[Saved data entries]
********************

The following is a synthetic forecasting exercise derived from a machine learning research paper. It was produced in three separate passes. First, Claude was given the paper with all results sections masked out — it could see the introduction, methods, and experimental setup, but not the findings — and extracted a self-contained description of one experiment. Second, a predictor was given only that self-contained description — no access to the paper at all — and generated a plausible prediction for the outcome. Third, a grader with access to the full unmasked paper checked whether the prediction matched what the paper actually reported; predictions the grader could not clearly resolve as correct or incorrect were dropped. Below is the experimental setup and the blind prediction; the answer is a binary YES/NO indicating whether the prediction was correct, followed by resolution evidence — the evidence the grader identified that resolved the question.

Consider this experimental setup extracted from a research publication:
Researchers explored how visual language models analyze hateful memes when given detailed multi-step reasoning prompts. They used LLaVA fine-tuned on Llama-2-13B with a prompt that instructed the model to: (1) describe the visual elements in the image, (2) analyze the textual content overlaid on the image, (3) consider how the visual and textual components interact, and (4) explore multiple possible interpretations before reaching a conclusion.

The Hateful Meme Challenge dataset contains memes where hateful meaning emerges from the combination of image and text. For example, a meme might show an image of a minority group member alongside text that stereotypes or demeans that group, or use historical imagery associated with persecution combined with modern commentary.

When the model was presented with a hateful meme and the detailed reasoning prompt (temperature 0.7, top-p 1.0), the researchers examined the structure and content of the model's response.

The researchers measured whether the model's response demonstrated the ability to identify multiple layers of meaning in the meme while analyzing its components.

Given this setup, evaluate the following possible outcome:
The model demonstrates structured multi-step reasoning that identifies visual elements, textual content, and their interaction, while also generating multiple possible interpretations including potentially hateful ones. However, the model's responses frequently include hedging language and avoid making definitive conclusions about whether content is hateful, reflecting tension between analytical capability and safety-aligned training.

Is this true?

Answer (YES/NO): NO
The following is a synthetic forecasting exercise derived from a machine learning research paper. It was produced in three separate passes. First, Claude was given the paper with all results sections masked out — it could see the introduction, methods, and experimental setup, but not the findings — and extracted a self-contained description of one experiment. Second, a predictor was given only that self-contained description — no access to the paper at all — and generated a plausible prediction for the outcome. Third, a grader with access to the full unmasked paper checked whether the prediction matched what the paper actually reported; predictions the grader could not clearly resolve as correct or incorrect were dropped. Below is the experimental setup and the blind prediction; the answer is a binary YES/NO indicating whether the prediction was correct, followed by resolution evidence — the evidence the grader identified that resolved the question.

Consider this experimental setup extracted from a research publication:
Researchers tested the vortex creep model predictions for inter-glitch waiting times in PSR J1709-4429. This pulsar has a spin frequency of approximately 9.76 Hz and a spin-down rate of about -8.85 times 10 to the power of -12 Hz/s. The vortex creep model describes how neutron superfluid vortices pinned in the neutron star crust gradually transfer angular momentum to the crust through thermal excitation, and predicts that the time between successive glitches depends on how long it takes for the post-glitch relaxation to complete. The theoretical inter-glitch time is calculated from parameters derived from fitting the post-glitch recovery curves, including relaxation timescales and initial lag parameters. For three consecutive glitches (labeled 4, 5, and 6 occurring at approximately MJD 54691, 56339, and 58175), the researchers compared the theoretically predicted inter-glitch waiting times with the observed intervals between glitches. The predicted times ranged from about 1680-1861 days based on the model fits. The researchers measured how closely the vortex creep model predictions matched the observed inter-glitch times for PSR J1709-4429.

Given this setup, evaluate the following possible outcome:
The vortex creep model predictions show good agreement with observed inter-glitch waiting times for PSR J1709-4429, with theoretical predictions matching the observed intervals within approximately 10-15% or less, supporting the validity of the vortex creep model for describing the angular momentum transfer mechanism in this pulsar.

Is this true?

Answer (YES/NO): YES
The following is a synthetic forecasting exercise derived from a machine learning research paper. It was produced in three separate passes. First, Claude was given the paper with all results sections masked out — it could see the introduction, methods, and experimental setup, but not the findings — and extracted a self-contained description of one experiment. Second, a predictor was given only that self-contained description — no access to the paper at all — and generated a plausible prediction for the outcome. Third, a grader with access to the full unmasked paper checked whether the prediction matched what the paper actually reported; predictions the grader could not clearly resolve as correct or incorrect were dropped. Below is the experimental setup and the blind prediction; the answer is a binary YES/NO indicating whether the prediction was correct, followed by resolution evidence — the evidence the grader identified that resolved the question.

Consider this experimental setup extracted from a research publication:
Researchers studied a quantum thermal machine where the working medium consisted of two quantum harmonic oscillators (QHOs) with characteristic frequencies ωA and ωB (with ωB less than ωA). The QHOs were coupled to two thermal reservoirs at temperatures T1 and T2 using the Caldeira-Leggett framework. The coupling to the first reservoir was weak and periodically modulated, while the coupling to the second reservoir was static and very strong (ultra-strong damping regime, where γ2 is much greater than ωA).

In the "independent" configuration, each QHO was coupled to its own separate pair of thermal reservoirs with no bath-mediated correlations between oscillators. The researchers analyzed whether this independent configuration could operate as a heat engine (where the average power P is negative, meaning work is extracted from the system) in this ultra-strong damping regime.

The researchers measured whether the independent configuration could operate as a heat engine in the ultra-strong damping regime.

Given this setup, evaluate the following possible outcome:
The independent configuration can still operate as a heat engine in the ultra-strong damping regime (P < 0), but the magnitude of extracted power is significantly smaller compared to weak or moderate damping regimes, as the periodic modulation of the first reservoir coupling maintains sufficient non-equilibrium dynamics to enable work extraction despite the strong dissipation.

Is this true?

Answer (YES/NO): NO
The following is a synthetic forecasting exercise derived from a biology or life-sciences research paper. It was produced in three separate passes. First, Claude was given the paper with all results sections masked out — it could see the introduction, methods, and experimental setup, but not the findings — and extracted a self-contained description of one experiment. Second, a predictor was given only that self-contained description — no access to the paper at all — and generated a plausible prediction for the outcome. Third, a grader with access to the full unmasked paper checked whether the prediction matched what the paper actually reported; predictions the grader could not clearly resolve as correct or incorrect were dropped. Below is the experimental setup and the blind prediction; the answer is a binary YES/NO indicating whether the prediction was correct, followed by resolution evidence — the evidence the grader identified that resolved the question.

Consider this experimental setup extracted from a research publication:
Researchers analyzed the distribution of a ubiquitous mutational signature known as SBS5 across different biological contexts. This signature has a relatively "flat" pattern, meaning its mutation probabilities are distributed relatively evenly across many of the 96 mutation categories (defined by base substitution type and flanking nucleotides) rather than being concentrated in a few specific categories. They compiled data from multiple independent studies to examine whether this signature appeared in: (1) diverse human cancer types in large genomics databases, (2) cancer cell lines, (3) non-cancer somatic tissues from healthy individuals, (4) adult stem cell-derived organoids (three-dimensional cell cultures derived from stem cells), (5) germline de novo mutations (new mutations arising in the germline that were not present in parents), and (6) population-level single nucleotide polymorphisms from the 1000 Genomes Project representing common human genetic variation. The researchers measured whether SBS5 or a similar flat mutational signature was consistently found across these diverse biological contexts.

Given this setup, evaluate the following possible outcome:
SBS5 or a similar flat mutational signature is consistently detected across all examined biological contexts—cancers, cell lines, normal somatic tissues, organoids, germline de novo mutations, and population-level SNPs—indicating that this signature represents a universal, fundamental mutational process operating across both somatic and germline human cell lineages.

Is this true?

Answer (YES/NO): YES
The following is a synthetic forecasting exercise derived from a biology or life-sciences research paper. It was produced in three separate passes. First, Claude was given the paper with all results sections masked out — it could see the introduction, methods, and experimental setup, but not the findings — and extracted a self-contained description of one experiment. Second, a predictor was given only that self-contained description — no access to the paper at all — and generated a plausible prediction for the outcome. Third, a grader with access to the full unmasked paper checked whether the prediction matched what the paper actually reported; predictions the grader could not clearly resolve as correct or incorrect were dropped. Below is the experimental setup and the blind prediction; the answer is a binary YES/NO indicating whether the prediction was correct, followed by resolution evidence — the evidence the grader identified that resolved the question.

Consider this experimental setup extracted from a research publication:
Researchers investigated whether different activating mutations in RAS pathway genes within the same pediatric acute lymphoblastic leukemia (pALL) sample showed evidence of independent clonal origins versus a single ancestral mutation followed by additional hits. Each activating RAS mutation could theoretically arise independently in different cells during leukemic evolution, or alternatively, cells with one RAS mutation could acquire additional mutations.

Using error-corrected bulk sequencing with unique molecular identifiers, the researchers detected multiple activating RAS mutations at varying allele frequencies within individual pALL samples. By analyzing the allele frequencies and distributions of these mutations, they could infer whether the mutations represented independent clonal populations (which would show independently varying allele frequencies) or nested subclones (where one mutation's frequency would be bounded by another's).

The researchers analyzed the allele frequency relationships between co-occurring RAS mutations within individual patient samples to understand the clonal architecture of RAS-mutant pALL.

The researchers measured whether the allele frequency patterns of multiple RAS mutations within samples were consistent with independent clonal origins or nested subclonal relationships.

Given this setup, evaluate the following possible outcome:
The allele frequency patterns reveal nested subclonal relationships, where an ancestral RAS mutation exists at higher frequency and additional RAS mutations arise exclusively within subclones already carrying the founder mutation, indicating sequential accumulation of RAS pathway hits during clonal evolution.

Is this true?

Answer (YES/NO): NO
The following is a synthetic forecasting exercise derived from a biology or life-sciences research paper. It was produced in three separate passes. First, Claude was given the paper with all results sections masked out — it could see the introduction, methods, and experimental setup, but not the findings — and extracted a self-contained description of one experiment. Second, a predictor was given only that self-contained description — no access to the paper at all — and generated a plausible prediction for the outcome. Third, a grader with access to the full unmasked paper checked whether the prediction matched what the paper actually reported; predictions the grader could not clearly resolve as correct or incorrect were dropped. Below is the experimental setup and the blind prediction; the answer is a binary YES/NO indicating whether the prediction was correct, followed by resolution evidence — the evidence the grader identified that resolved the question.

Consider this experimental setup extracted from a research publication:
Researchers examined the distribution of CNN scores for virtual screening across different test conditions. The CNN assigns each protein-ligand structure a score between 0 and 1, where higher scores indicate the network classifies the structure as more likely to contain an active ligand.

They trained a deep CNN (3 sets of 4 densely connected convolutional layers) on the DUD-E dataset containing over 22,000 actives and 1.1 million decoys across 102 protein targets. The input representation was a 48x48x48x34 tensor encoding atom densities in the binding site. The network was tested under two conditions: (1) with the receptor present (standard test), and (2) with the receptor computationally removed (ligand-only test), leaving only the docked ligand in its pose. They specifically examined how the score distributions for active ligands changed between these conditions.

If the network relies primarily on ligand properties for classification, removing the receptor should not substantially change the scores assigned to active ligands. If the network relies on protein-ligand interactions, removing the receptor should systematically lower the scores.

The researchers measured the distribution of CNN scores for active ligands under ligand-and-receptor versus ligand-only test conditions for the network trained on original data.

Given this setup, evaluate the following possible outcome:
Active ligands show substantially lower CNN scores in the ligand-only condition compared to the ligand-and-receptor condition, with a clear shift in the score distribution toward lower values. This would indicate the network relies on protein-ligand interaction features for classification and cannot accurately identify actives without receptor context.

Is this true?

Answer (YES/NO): NO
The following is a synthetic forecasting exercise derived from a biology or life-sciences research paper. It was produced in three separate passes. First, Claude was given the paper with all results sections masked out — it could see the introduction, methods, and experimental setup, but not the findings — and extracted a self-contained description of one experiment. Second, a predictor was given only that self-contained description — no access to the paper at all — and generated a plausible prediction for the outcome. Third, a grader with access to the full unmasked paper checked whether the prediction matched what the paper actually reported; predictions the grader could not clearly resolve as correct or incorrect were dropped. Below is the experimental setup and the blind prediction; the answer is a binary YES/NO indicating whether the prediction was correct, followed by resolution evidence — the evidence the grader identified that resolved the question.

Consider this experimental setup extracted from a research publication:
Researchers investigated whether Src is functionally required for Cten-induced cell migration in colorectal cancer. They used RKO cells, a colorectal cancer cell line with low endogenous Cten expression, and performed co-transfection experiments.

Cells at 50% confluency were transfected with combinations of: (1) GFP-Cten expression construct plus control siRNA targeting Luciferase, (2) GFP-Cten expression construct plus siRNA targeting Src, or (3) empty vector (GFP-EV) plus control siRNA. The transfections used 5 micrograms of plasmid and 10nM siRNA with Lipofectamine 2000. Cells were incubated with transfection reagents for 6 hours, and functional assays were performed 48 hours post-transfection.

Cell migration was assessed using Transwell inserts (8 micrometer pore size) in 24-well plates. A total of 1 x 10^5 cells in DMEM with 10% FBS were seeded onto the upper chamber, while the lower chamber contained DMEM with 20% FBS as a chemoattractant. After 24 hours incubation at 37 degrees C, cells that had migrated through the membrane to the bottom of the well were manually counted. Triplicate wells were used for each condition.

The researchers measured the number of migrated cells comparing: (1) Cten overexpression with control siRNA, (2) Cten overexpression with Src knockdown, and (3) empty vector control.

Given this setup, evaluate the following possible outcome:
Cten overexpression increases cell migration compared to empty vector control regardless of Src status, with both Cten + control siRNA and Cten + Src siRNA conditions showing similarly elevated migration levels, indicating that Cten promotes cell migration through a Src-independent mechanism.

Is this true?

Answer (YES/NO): NO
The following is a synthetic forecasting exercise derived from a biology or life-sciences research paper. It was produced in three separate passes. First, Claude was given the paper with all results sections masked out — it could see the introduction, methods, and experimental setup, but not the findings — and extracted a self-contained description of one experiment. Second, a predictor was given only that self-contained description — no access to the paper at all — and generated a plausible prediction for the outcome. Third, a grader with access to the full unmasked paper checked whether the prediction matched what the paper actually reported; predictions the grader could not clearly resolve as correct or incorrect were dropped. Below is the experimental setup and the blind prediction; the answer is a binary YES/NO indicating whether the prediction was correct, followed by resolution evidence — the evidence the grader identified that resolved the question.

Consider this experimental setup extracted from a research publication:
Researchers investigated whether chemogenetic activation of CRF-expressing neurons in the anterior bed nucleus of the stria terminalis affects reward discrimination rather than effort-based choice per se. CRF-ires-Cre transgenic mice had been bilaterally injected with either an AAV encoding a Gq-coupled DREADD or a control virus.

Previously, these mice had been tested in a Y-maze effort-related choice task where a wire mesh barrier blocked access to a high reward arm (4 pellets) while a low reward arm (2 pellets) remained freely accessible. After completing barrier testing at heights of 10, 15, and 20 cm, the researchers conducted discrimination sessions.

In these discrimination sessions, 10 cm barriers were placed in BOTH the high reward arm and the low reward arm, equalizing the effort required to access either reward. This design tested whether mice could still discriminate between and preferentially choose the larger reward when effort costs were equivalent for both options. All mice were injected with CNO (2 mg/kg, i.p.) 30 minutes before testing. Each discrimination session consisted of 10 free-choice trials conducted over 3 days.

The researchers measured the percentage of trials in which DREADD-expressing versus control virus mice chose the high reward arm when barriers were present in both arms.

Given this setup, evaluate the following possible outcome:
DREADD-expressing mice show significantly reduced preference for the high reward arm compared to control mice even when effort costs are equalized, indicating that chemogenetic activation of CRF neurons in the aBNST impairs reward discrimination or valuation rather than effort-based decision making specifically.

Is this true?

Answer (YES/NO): NO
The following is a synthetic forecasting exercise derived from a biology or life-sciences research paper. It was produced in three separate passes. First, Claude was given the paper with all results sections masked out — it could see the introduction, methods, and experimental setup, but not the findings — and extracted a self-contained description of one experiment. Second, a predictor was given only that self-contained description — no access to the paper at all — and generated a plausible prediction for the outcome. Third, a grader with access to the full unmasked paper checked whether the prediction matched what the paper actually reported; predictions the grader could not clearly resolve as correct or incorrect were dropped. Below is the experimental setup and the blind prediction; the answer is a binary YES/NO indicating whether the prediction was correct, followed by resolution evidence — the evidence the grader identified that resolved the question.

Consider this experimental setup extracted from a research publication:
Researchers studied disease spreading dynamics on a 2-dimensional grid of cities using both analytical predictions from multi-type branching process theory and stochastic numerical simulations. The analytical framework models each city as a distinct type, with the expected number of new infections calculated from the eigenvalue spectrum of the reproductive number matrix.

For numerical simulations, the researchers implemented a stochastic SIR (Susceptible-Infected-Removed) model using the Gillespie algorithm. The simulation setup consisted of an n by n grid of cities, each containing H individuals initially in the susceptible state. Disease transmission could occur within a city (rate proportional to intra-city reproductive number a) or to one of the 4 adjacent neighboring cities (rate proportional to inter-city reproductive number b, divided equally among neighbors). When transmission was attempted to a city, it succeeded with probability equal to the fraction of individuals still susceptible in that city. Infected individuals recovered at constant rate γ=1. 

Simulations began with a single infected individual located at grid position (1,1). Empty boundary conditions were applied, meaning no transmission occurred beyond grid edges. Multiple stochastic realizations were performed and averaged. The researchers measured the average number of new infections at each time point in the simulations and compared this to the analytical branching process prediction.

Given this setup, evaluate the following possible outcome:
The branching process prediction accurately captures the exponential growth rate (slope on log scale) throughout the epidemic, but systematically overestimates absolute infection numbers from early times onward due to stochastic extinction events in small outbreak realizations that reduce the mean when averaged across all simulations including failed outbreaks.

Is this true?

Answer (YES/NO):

********************

What to do: What you retype should run from the first line of the entries above through the line containing "The researchers measured whether the model's", exactly and in full.

Answer box:
The following is a synthetic forecasting exercise derived from a machine learning research paper. It was produced in three separate passes. First, Claude was given the paper with all results sections masked out — it could see the introduction, methods, and experimental setup, but not the findings — and extracted a self-contained description of one experiment. Second, a predictor was given only that self-contained description — no access to the paper at all — and generated a plausible prediction for the outcome. Third, a grader with access to the full unmasked paper checked whether the prediction matched what the paper actually reported; predictions the grader could not clearly resolve as correct or incorrect were dropped. Below is the experimental setup and the blind prediction; the answer is a binary YES/NO indicating whether the prediction was correct, followed by resolution evidence — the evidence the grader identified that resolved the question.

Consider this experimental setup extracted from a research publication:
Researchers explored how visual language models analyze hateful memes when given detailed multi-step reasoning prompts. They used LLaVA fine-tuned on Llama-2-13B with a prompt that instructed the model to: (1) describe the visual elements in the image, (2) analyze the textual content overlaid on the image, (3) consider how the visual and textual components interact, and (4) explore multiple possible interpretations before reaching a conclusion.

The Hateful Meme Challenge dataset contains memes where hateful meaning emerges from the combination of image and text. For example, a meme might show an image of a minority group member alongside text that stereotypes or demeans that group, or use historical imagery associated with persecution combined with modern commentary.

When the model was presented with a hateful meme and the detailed reasoning prompt (temperature 0.7, top-p 1.0), the researchers examined the structure and content of the model's response.

The researchers measured whether the model's response demonstrated the ability to identify multiple layers of meaning in the meme while analyzing its components.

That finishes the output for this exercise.